— begin Source document —

# Dovetailing for Drawers: pictorials



## derekcohen (Jul 15, 2007)

I recently posted two pictorials on dovetailing for drawers.

The first is for half-bind dovetails (drawer fronts): http://www.inthewoodshop.com/Furniture/HalfBlindDovetailswithBlueTape.html

The second is for through dovetails (drawer backs): http://www.inthewoodshop.com/Furniture/ThroughDovetails3.html




























Regards from Perth

Derek


----------



## TerryDowning (Aug 8, 2012)

Nice Pictorials and instructions Derek. I'll have to remember this technique the next time my tired old eyes are doing dovetails.

Thanks for sharing.


----------



## CL810 (Mar 21, 2010)

Thanks for posting Derek.


----------



## hotbyte (Apr 3, 2010)

Great write-ups! I've not ventured into dove tailing yet but hope to this spring on a project for the wife. Your tape trick and making a "wall" before removing waste seems like very helpful ideas!


----------



## ppg677 (Jan 21, 2016)

Thanks for the write-up. I did a half-blind today and your tips helped. The frustrating part is that I'm still struggling with fit, end up with gaps or cracks, and am spending a few hours to chisel out just 6 pins to fit the tails.

This is my third drawer and it doesn't seem to be getting any faster.

How long does it take you?


----------



## derekcohen (Jul 15, 2007)

A few years ago, with 12 drawers to build for a pair of Military Chests, I decided to explore different ways of making the half-blind dovetails, with the aim of finding the fastest and most efficient method. I managed to finish the last drawer in 4 1/2 hours (beginning to end).

This is documented here: http://www.inthewoodshop.com/Furniture/TheLastDovetail.html



















These drawers are pretty straightforward for me. I've built many. But everything is relative. When I started out, something like this could have taken a couple of days.

As a contrast, the chest I am presently building comprises 8 drawers, each with a bow front and angled sides. There are half-blind dovetails at the front and through dovetails at the rear. All of these involve compound angles. The drawer bottoms connect via slips, and the slips require compound angles so that the grooves are on the horizontal.










These drawers have each taken 4 days to build (start to finish).










During the timed build, I asked a professional furniture maker (based in the UK) how long was provided by the "book" for handmade drawers. He indicated around 4 hours. Keep in mind, that likely did not involve a great deal of attention to the detail of dovetails that we obsess about today.

Regards from Perth

Derek


----------



## ppg677 (Jan 21, 2016)

— end Source document —
— begin Exercise data —

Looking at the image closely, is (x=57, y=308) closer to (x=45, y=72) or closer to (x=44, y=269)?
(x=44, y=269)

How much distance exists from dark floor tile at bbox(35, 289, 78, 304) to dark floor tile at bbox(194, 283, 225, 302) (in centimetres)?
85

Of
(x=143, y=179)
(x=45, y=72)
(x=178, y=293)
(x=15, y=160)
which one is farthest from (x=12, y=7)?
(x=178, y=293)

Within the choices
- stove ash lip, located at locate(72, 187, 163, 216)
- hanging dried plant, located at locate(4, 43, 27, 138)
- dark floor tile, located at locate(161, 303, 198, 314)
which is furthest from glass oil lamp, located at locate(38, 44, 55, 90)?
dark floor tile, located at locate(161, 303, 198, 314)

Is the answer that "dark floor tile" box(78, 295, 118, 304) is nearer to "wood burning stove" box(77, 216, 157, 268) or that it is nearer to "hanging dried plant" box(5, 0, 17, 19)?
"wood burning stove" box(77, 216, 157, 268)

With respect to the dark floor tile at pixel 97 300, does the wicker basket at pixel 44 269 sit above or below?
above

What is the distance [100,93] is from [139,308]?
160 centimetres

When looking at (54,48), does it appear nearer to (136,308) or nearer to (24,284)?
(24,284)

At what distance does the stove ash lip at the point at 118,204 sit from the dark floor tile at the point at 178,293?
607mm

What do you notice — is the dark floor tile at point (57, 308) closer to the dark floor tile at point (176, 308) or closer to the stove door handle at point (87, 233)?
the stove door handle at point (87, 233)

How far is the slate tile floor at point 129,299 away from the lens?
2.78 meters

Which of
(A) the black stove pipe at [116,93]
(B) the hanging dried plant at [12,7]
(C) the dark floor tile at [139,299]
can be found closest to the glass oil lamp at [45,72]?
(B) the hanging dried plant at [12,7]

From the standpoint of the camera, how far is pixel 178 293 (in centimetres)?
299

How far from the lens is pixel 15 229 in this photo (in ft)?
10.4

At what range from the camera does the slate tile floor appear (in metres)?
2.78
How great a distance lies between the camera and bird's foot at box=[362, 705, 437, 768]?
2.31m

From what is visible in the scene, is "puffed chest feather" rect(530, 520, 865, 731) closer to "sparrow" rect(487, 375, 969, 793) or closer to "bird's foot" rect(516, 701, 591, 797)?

— end Exercise data —

#### Tasks
a – Rewrite the stretch of the records from the line containing "How great a" through the end of the records as a numbered list, leaving out blank lines.
b – Extend the thread on dovetailing drawers from the point where it stops.

#### Task responses
a –
1. How great a distance lies between the camera and bird's foot at box=[362, 705, 437, 768]?
2. 2.31m
3. From what is visible in the scene, is "puffed chest feather" rect(530, 520, 865, 731) closer to "sparrow" rect(487, 375, 969, 793) or closer to "bird's foot" rect(516, 701, 591, 797)?

b –
I was thinking about accelerating things by using a sliding dovetail at the back. What do you think of those?


----------



## derekcohen (Jul 15, 2007)

It can be done. However it is not traditional. Plus it is more work - through dovetails are quick and easy.

There is no rush. Take your time and do the job properly. We all find something new intimidating. That is part of the challenge … and the eventual satisfaction. Hang in there.

I finished this today - levelling all the drawers and refinishing them. I've been at it 12 months now, and the chest will require at least 3 more months to complete …










Regards from Perth

Derek


----------



## RJweb (Mar 12, 2011)

Keep us posted on your chest would like to see in 3 months


----------



## ppg677 (Jan 21, 2016)

Heh, I'm realizing life is too short for hand-cut dovetails . I have no doubt that tons of practice and spending 3-4 hours per drawer would get good results. But it is taking an eternity for me and the results aren't even that great. Chiseling out the corners is especially annoying, and it appears you have a special tool for that!

I think I'll switch to pinned rabbets for the rest of the drawers…then again I don't have a drill press. Sigh! Maybe a dovetail jig is the way to go for me.

The more I spend on hand-cut dovetails, the less furniture I make and the less time I spend with my kids.


----------



## ppg677 (Jan 21, 2016)

Alright, I'm soldering on with hand-cut dovetails. The through dovetails are easier. I also found that starting my cuts using a hack saw makes for nice accurate lines (and then I switch to a thin Japanese pull saw).

Chiseling out red oak for the half-blinds still royally sucks! So hard to get in the corners without your fancy tools.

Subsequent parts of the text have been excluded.